DARRELL HUNT, APPELLANT,
v.
UNITED STATES, APPELLEE.



Before Wagner, Chief Judge, Reid, Associate Judge, and Kern, Senior Judge.

The opinion of the court was delivered by: Per Curiam

Notice: This opinion is subject to formal revision before publication in the Atlantic and Maryland Reporters. Users are requested to notify the Clerk of the Court of any formal errors so that corrections may be made before the bound volumes go to press.

Appeal from the Superior Court of the District of Columbia (Hon. Henry F. Greene, Trial Judge)

Argued February 3, 1999

* The decision in this case was originally issued as an unpublished Memorandum Opinion and Judgment. It is now being published, with minor revisions, by direction of the court.

Appellant Darrell Hunt appeals from the judgment of the trial court finding him guilty of two counts of the lesser included offense of second degree murder while armed of Rolland Hayden and Clarence Gilchrist; *fn1 possession of a firearm during the commission of a crime of violence, in violation of § 22-3204 (b); and carrying a pistol without a license, in violation of § 22-3204 (a). *fn2 He contends that the trial court erred in failing to: (1) consider the doctrine of concurrent intent with respect to his motion for judgment of acquittal of the murder of Clarence Gilchrist, and (2) instruct the jury on the theory of concurrent intent.
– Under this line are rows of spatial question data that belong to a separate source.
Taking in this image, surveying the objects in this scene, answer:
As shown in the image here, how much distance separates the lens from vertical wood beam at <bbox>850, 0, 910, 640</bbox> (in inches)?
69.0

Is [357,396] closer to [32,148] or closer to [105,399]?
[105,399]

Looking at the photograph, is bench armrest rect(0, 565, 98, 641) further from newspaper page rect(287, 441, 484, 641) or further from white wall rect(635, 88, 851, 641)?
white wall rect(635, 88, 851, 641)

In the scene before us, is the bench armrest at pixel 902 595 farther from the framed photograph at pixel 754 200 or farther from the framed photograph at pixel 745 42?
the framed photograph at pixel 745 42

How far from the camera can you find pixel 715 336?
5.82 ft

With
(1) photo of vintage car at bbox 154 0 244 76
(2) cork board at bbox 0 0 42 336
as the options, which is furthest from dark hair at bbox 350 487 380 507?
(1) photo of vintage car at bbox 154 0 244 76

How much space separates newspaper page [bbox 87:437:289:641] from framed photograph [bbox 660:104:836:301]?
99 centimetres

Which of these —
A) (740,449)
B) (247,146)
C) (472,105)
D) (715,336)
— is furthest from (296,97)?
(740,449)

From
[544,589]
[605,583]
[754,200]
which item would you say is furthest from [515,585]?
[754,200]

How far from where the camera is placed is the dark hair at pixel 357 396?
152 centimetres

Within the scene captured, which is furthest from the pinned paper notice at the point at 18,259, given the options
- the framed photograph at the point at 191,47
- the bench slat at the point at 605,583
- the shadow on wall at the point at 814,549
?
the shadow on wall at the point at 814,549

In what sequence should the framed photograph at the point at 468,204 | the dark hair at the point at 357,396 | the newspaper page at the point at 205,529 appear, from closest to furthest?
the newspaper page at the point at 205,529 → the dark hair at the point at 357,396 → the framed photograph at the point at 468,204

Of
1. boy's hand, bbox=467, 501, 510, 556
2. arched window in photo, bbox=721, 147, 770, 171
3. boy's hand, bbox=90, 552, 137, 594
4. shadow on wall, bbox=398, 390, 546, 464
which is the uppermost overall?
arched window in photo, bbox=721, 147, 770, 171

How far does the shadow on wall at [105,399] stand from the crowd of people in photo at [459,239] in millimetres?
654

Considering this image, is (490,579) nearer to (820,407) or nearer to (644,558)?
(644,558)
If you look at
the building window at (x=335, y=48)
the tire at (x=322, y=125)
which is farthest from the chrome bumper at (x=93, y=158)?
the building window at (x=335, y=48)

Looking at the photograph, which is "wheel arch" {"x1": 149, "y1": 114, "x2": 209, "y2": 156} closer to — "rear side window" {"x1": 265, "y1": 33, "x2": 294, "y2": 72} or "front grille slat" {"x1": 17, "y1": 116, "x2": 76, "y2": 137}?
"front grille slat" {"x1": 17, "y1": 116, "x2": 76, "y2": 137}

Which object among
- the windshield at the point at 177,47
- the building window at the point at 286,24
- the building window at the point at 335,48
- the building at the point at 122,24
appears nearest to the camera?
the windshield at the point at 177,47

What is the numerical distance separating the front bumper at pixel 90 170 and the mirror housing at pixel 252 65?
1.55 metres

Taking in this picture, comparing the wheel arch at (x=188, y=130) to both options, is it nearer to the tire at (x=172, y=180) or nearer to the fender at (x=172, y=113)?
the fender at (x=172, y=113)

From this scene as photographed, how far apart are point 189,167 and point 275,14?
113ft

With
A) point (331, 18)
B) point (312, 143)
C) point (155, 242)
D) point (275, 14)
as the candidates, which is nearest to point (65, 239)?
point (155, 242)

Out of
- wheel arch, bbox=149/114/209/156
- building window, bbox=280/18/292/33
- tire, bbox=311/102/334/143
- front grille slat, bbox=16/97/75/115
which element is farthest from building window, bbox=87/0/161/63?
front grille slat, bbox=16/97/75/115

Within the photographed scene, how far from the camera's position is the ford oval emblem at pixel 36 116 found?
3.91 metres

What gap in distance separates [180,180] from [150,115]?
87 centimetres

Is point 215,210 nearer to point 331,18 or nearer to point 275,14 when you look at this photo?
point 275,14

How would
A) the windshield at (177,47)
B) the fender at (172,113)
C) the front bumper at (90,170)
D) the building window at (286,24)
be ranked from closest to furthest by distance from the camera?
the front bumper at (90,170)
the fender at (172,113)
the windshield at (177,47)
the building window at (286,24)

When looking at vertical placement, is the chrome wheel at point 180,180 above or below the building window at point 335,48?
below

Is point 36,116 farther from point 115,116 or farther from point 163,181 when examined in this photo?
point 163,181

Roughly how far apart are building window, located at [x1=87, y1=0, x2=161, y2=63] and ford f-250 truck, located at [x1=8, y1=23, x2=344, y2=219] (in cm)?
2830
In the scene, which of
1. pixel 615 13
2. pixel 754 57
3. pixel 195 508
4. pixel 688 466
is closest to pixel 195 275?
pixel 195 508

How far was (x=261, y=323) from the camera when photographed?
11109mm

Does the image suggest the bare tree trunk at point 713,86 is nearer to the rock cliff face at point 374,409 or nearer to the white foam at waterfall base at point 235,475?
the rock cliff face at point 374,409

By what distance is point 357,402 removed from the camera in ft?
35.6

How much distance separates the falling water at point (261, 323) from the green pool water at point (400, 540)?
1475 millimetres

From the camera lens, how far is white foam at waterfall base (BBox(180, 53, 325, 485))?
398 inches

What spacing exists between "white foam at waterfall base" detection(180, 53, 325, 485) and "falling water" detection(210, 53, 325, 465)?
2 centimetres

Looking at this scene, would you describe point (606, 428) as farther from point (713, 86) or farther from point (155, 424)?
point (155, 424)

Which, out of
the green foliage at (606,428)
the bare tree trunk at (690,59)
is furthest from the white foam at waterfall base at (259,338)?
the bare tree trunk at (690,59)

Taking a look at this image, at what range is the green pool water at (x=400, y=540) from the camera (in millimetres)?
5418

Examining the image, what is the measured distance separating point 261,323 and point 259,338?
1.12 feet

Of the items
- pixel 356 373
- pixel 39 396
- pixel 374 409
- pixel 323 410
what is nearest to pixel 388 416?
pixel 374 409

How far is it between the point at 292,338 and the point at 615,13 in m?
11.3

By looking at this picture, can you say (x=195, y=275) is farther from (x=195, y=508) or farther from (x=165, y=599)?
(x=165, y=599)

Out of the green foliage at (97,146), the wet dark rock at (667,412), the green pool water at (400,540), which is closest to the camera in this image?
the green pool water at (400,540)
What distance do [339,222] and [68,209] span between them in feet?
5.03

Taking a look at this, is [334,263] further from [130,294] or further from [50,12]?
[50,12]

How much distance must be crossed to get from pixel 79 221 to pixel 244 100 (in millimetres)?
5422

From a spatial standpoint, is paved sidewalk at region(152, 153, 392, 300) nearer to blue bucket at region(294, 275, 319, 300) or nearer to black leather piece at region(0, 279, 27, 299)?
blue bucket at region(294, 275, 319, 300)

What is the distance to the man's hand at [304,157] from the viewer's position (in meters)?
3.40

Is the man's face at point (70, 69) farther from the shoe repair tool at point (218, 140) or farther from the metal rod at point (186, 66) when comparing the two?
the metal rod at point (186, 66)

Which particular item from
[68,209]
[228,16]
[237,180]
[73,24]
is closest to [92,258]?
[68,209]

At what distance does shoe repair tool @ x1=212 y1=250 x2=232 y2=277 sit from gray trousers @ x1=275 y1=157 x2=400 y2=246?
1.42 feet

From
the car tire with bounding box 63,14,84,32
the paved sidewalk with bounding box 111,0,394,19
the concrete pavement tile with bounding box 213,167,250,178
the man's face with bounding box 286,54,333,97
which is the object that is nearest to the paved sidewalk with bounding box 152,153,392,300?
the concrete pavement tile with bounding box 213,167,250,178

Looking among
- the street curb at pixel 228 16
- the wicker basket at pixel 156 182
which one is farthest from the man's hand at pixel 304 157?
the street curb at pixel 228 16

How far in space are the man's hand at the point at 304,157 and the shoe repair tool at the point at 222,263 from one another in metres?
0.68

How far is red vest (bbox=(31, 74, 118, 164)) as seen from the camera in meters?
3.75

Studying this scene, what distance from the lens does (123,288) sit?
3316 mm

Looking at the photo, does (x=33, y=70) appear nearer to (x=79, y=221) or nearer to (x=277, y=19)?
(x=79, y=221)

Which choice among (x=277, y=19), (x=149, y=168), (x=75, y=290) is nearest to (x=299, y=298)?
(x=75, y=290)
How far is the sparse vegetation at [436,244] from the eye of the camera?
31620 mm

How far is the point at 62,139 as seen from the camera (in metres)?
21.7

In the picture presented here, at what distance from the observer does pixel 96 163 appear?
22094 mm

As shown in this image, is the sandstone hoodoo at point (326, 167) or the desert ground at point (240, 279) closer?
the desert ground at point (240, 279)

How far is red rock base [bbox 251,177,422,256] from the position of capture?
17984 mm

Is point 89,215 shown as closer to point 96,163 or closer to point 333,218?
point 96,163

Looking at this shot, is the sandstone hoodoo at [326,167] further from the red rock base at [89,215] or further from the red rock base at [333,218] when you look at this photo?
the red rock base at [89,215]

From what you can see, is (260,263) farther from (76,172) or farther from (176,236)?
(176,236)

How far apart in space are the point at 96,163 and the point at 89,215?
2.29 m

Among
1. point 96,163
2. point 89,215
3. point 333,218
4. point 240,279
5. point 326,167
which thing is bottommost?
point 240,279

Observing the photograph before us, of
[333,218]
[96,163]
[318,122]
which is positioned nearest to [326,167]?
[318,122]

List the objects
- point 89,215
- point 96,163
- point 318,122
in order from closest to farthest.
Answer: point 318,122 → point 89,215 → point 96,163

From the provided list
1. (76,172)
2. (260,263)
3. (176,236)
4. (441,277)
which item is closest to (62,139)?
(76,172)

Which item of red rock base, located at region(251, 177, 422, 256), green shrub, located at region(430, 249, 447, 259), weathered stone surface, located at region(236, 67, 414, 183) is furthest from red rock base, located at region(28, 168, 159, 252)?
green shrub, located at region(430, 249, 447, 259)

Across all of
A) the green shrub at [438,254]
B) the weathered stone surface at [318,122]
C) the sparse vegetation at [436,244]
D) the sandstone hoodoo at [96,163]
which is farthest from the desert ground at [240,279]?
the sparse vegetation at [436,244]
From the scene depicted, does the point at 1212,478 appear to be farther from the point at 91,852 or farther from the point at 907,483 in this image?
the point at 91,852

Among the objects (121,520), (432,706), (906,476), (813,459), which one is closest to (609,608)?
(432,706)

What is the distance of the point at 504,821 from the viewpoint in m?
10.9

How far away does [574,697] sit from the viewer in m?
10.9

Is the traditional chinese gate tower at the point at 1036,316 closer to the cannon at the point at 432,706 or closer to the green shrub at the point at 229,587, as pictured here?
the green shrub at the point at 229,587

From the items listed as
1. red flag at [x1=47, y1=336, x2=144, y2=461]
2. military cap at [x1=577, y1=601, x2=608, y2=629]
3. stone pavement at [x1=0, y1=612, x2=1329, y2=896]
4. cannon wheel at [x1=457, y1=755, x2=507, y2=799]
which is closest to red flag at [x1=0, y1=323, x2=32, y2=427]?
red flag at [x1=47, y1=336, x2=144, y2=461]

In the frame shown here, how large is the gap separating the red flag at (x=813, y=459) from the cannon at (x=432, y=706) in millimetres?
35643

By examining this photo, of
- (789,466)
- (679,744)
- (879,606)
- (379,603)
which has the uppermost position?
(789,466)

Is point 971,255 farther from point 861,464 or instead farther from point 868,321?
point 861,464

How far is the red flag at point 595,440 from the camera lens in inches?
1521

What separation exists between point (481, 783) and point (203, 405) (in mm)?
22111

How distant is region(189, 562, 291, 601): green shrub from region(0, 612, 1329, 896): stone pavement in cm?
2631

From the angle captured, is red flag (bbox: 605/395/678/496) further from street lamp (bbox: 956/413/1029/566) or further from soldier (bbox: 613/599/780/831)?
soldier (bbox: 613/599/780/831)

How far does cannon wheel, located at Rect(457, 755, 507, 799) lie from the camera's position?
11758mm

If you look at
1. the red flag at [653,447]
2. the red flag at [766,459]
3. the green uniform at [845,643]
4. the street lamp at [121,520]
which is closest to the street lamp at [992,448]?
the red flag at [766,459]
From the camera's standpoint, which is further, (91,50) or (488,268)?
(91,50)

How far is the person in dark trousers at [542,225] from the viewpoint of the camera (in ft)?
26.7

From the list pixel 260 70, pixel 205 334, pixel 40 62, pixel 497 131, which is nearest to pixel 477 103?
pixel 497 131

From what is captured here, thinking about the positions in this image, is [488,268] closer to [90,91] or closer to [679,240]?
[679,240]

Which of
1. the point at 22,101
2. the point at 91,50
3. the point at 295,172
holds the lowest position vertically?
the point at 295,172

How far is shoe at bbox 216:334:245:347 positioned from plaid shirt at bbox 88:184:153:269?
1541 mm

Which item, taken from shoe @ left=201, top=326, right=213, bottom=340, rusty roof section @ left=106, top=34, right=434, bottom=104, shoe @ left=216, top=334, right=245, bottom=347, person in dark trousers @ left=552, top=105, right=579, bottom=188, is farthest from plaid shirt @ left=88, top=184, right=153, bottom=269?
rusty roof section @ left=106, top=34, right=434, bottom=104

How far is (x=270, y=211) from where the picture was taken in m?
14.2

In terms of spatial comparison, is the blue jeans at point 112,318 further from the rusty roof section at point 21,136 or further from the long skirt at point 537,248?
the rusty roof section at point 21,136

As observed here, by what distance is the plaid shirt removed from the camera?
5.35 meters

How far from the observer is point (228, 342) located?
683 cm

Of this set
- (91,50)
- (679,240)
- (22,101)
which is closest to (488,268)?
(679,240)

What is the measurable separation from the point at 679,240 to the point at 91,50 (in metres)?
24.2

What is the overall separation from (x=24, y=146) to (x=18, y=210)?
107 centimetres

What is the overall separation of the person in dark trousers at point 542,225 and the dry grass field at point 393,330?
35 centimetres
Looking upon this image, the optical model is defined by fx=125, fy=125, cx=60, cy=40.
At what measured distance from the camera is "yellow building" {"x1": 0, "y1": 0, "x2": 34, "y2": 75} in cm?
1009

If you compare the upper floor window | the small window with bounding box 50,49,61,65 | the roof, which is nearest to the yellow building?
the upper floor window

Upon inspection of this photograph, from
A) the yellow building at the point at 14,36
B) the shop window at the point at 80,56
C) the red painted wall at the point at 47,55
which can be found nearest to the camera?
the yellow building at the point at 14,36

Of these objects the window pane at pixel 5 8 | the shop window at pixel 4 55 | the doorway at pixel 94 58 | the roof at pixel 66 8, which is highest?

Seeing no merit to these arguments, we affirm.

FACTUAL SUMMARY

The government's evidence introduced at Hunt's trial showed that on March 1, 1992, Hunt fired multiple shots, several of which killed Rolland Hayden, and one of which caused the death of Clarence Gilchrist. After playing basketball in the Potomac Gardens area of the District of Columbia with some of his friends, Hunt got into a Nissan Sentra car with other passengers. As the car was being driven in the 1400 block of K Street, S.E., Hunt's attention was called to a white Subaru automobile. Seated in that automobile was Hunt's girlfriend, "Penny", and Rolland Hayden. They were fighting. Eventually, the Nissan Sentra car stopped and positioned itself in front of the white Subaru.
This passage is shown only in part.